I selected several phrases for distance ():
> distance ("p_model300_2.bin", "crouching_tiger_hidden_dragon", 10)
Word: crouching_tiger_hidden_dragon Position in vocabulary: 15492
Word CosDist
1 tsui_hark 0.6041993
2 ang_lee 0.5996884
3 martial_arts_films 0.5541546
4 kung_fu_hustle 0.5381692
5 blockbusters 0.5305687
6 kill_bill 0.5279162
7 grindhouse 0.5242150
8 churned 0.5224440
9 budgets 0.5141657
10 john_woo 0.5046486
> distance ("p_model300_2.bin", "academy_award_winning", 10)
Word: academy_award_winning Position in vocabulary: 15780
Word CosDist
1 nominations 0.4570983
2 ever_produced 0.4558123
3 francis_ford_coppola 0.4547777
4 producer_director 0.4545878
5 set_standard 0.4512480
6 participation 0.4503479
7 won_academy_award 0.4477891
8 michael_mann 0.4464636
9 huge_budget 0.4424854
10 directorial_debut 0.4406852
At this point, I have completed the experiments. One important note is that word2vec “communicates” with memory directly, as a result of which R may become unstable and crash the session. Sometimes this is due to the output of diagnostic messages from the OS, which R cannot correctly process. If there are no errors in the code, it helps to restart the interpreter or Rstudio.
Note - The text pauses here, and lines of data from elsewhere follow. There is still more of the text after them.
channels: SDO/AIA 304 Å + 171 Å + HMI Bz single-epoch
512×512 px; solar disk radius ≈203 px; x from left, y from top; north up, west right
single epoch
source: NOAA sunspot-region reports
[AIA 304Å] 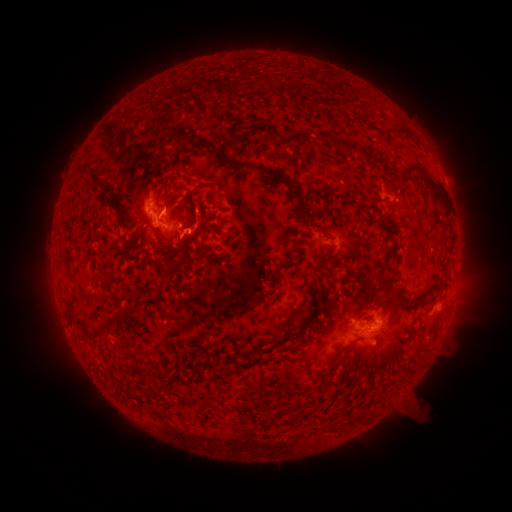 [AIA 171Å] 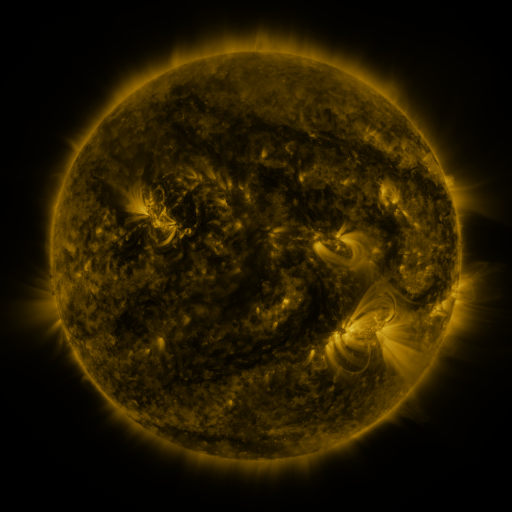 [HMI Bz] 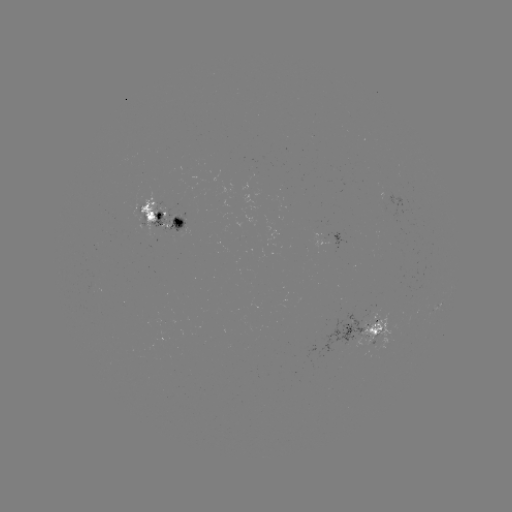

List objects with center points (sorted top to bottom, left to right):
spotted active region: (165, 214)
spotted active region: (365, 329)
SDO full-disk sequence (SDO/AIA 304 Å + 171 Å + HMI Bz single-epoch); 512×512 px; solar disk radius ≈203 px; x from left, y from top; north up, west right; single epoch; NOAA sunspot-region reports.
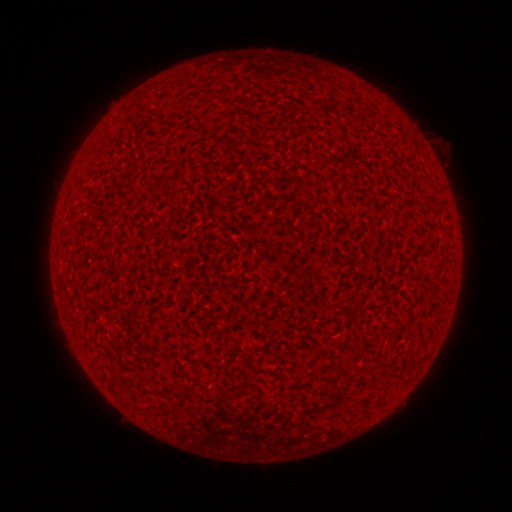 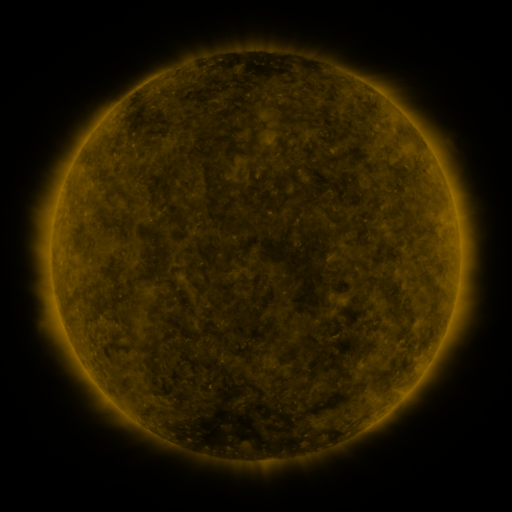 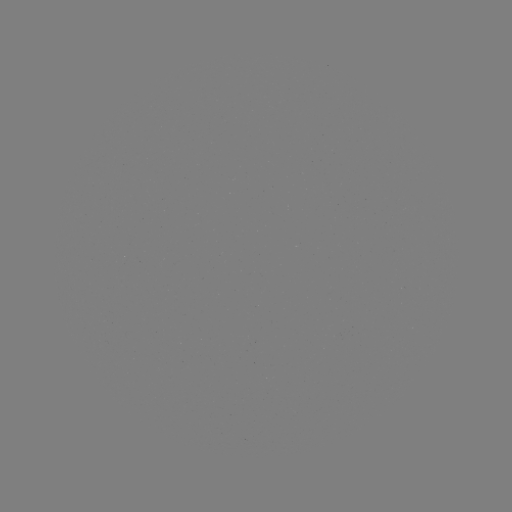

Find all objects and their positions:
(none)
R-code, C source code and Windows dll compiled under x64 in my
repository .
UPD:As a result of the dispute with
ServPonomarev and the subsequent analysis of the word2vec code, we managed to find out that the algorithm is trained in lines of 1000 words, in which the window moves in plus / minus 5 words. When an EOL character is detected, which the algorithm converts to a special word with zero numbers in the dictionary, the window movement stops and continues in a new line. The representation of words separated by EOL in the model will differ from the representation of the same words, separated by a space. Conclusion: if the source text is a collection of documents, as well as phrases or paragraphs, separated by a newline, you should not get rid of this additional information, ie leave EOL symbols in the training set. Unfortunately, it is very difficult to illustrate with examples.